The red blooms of the chrysanthemum by my drive held on unusually late this year.  Water was plentiful and it made a good stand.  In the next yard, a brilliant red Euonymus, burning bush, popped forward, connecting the two yards in a visual field greater than each yard alone.

Marking time quietly throughout the growing season, these lovely border plants plied their trade as accents.  But late autumn – and the right conditions — provoked a coincidence of colour, creating community that, upon wider view, carried a harmony all the way down the block, picking up speed through the neighborhood.

Each plant, each bush, a bit of information, flush with change, stepping out of a homogeneous background to momentarily form a  message, letters of a word  we recognize – autumn, late flush – resonant individuals with a bigger message,  for a season.

I have a little shadow…

Shadows are collective things.  A product of the tilt of the earth, time of day, and a clear weather forecast.  Conspiracy to create the bold, graceful shadow of a leafless tree on my wooden fence at 9:38 AM.

Sinewy arms held far out into space, beyond a balance point.  The imprint, sharp and inky, caught my attention.

Shadows are beautiful.  They give mute testimony to what we do not notice.  Registering eclipse, obstruction, secondhand news, an echo pinging a presence.

Shadows are always underway.  Moving with conditions, treading lightly, striking hard at our more brilliantly lit surfaces.

I am grateful for shadows — they reveal what I cannot or will not admit, what I believe impossible.

Years ago, on an old playground, I ran alongside a creaking, once yellow metal carousel, jumping aboard when it picked up speed.  Transfixed by the moving lines and my own waving shadow – a parallel world more thoughtful than my own.

9:54 AM.  The shadow is dissipated, the tree indistinct, its revealing twin faded.  Present just long enough, and gone.

Shadows do not mean to be sharp, it is bright light that makes them so.

Long ago and far away, well over half a century, there were single stores covering half a city block.

Called department stores, they carried several lines of quality goods,  throughout  multi-level shopping spaces.  Sales staff were knowledgeable, well dressed, courteous.  In the basement, the lunch counter served splendid grilled cheese sandwiches, soup and crackers.  There was even a mirrored wishing pond, filled with goldfish and red-eared sliders, in the day before salmonella warnings.  Gilded, solid, expensive and  secretive, it was a  marvelous world.

At Christmas, the department store came alive.  Festooned with every sort of ribbon, dazzling tree and ornament, who could forget the animated Christmas windows and decorations that spilled out down the street and up the lamp posts?

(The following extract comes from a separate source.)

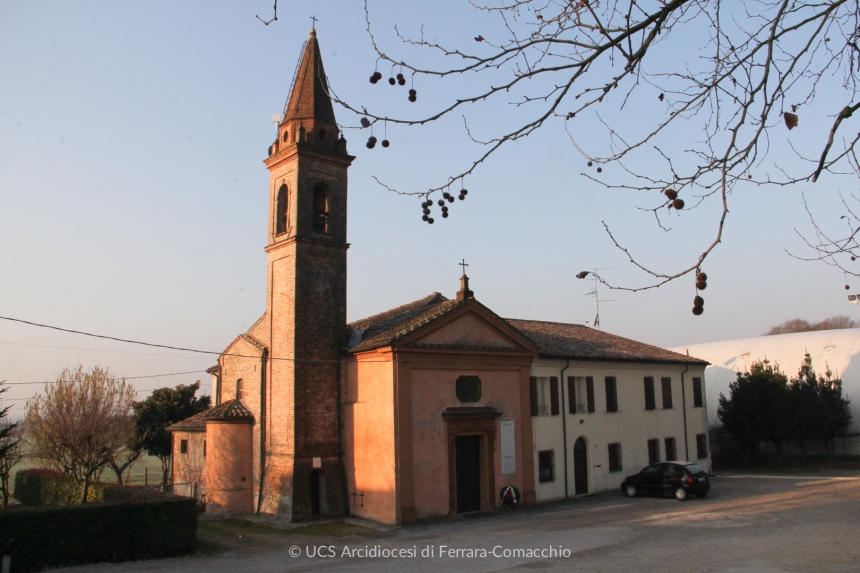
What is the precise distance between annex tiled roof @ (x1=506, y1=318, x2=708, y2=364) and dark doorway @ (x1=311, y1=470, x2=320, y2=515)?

Arriving early this morning at Target – a discount department store of this age – the glimmer of a Christmas aisle caught my attention, reminding me of those days.

I perused the  inexpensive store decorations, neat aisles of every sort of ribbon, wrap and artificial Christmas tree.  I stood for a long time in front of  lit yard decorations – cheery snowmen, bobbing reindeer.

Nostalgia is a longing for encounters that are no more.  Is it longing?  The good old days are never as good as in memory.  Memory, mother to nostalgia,  is a very choosy recorder of encounter.

Encounter – a meeting – the spirit of the times with a spirit passing through.  Memory takes it in and moves us down the line.  From time to time, if  lucky, we may see  a silvered reflection of that encounter, in the ornaments and tinsel of the present,  that evoke the long ago past.

I bought some wrapping paper I thought was nice,  it says Believe.